Biegler sah auf die Uhr. Er setzte sich wieder. »Also gut, ich finde Ihren Fall interessant. Aber nicht wegen der angeblich verschwundenen Leiche und schon gar nicht, weil Sie ein bekannter Künstler sind. Mich interessiert nur die Foltersache an Ihrem Fall.«

»Soll ich es schildern?«

»Nein«, sagte Biegler. »Es gibt einen Vermerk der Staatsanwältin dazu. Nur auf ihn kommt es an. Ich fürchte, das Gericht würde Ihnen nicht glauben, wenn Sie etwas anderes erzählen. Vorerst reicht mir dieser Vermerk. Morgen habe ich in Ihrer Sache einen Termin mit der zuständigen Staatsanwältin und dem Vorsitzenden Richter. Übermorgen soll Ihre Haftprüfung sein. Wir werden also sehen. Ich lasse Ihnen heute noch die kopierten Akten bringen.«

Biegler verließ die Untersuchungshaftanstalt über die Kellertreppe zum Gericht. Nasses Laub lag auf der Straße, es klebte auf den Motorhauben der Autos, die großen Scheiben der Busse waren beschlagen.

Vielleicht hatte die Beamtin recht, dachte Biegler, und mit dem Mann stimmte etwas nicht. Eschburg konnte sich den Zeitungsartikel nicht erst im Gefängnis besorgt haben, er musste ihn schon vor seiner Inhaftierung gehabt haben. Plötzlich spürte Biegler wieder den Druck in seiner Brust, der Schmerz strahlte über die Schulter bis in den Unterkiefer aus. Er lehnte sich an die Mauer des Gerichts. Er wartete, bis der Druck schwächer wurde. Obwohl es schon kühl war, zog er seinen Mantel aus.

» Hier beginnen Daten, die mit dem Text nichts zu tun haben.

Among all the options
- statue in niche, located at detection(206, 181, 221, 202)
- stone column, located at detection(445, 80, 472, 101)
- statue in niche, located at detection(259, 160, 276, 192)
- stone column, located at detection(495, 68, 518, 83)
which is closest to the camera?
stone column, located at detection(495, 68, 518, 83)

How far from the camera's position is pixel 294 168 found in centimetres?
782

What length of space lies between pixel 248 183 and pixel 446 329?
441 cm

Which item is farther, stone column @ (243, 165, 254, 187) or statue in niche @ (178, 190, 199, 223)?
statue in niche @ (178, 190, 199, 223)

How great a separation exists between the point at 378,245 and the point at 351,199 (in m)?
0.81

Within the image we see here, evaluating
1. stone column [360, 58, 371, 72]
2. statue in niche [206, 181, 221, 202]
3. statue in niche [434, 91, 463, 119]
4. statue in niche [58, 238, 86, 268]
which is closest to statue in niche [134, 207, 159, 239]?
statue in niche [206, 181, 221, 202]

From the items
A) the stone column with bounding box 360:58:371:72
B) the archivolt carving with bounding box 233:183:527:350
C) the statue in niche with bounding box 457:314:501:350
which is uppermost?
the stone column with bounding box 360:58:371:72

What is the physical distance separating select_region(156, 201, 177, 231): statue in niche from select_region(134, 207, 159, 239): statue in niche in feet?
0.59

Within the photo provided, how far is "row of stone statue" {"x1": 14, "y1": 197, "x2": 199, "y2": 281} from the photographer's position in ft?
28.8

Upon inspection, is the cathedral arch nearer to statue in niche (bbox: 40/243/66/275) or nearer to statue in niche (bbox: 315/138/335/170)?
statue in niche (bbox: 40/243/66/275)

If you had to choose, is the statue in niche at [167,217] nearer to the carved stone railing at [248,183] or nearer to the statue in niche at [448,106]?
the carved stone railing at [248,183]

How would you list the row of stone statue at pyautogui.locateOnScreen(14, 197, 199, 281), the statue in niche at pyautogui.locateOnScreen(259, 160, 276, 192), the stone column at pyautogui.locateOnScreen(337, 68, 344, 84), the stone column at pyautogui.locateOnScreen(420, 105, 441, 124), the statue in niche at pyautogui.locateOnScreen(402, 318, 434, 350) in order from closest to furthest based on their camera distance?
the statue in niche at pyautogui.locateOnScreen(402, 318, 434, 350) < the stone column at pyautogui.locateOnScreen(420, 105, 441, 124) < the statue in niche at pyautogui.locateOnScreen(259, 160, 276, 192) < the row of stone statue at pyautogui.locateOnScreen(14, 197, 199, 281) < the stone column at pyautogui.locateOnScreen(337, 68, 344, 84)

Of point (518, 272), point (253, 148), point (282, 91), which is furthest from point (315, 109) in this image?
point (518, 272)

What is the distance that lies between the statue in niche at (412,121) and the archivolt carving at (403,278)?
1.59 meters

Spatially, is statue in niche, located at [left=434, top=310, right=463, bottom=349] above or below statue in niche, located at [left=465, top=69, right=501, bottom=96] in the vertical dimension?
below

Er ging durch den kleinen Park zur Kirche. Er war seit Jahren nicht mehr in einer Kirche gewesen, seit der Taufe seines Sohnes. Die Tür stand offen. Er nahm seinen Hut ab und setzte sich in die letzte Reihe. Die Kirche war leer. Das Licht fiel schräg durch die gelben Fenster auf den Boden. In die Bank hatte jemand ein Monogramm geritzt. Biegler legte seine Stirn auf die Lehne vor ihm. Eine Bodenfliese hatte einen Sprung. Er wischte mit dem Schuh darüber. Eine Weile blieb er so sitzen und starrte auf die Fliese.

Vor der Kirche reparierte ein Junge auf dem Bürgersteig sein Fahrrad. Er hatte es auf Lenker und Sattel gestellt und drehte mit den Pedalen das Hinterrad. Es hatte eine Unwucht. Der Junge hatte schmutzige Hände und eine Schürfwunde am Ellbogen. Er versuchte das Rad mit seinen Unterarmen gerade zu biegen.

»Das wird nicht gehen«, sagte Biegler. Der Junge sah zu ihm hoch. Biegler zuckte mit den Schultern. »So ist das nun mal«, sagte Biegler. Der Junge versuchte es weiter. Biegler sah noch eine Zeit lang zu, dann zog er seine Brieftasche aus der Jacke und gab ihm zwanzig Euro. »Kauf dir eine neue Felge«, sagte er. Der Junge nahm das Geld und steckte es ein, ohne etwas zu sagen.